Comment réaliser une vraie réconciliation au Burkina pour enfin parvenir à mobiliser l’ensemble de ses filles et fils autour des valeurs de civisme et de travail, nécessaires au développement ? Pour le moment, c’est comme si le pays ne disposait pas de formule. Pourtant, il y a plus d’un an, le 14 septembre 2015 précisément, la Commission de réconciliation nationale et des réformes (CRNR), mise en place pendant la Transition, remettait officiellement aux autorités le fruit de son travail en faveur de la réconciliation au Burkina.
Après l’insurrection populaire de fin octobre 2014, le choix a été fait de s’appuyer sur l’ensemble des symboles forts de cet évènement marquant pour amorcer un renouveau démocratique et impulser, de manière inclusive, un véritable progrès économique et social au Burkina.
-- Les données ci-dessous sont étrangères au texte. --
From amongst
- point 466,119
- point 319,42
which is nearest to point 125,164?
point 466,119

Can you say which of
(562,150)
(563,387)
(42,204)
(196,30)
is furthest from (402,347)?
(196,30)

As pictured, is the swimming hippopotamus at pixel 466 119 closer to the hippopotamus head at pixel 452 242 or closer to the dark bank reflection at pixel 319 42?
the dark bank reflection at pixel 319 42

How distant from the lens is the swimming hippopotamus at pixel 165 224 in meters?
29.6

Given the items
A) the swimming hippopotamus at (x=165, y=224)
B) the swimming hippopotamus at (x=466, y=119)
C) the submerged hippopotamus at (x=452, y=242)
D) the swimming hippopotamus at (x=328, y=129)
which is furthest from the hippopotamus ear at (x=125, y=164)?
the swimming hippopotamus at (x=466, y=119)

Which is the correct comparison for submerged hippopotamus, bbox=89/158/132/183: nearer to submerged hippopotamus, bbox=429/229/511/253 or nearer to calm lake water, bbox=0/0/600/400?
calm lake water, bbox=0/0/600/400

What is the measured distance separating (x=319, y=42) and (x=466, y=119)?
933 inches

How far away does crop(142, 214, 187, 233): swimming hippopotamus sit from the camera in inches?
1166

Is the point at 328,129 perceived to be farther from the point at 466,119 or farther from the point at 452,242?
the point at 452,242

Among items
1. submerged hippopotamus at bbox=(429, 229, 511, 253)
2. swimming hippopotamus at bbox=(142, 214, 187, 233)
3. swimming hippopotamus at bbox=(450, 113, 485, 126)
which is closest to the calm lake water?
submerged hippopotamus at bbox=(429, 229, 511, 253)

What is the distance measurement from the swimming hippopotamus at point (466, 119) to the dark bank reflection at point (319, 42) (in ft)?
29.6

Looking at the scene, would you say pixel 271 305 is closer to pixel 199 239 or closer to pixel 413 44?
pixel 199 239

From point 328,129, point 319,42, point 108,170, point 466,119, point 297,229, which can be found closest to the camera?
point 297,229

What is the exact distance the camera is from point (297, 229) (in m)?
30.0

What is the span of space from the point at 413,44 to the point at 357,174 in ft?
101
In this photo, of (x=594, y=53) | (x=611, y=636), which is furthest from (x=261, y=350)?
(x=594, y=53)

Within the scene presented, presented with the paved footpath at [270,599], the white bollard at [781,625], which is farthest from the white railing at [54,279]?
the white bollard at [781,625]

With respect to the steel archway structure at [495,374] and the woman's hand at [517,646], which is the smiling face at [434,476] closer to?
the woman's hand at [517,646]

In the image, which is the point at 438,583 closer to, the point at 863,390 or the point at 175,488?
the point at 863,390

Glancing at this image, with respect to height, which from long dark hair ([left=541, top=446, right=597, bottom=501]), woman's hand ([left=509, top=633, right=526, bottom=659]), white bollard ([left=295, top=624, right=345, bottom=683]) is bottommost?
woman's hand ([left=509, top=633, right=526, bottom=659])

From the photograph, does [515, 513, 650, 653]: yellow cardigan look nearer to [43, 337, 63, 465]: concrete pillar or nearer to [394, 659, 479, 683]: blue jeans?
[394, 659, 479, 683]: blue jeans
C’est une volonté qui doit permettre, non seulement de se réconcilier avec le passé mais aussi envisager sereinement l’avenir. C’est dans cet esprit que la mission a été confiée à la CRNR d’identifier les facteurs qui entravent la cohésion nationale et aussi proposer les pistes de solutions débouchant sur un pays apaisé et tourné sereinement vers le progrès.
Dans son travail, la Commission a fait quasiment le tour de tous les domaines de la vie au Burkina. Un tour qui a notamment concerné les domaines de la « vérité et de la justice», celui des « réformes constitutionnelles, politiques et institutionnelles », « la place et le rôle des médias » mais aussi un domaine clé comme l’économie. Les politiques économiques du Burkina, la façon de gérer les finances et la chose publiques ont été identifiées comme des éléments essentiels qui jouent sur la cohésion entre les Burkinabè.
Le format du rapport de la Commission est établi en deux parties. La première dressant l’état des lieux dans chaque domaine et la seconde proposant des recommandations.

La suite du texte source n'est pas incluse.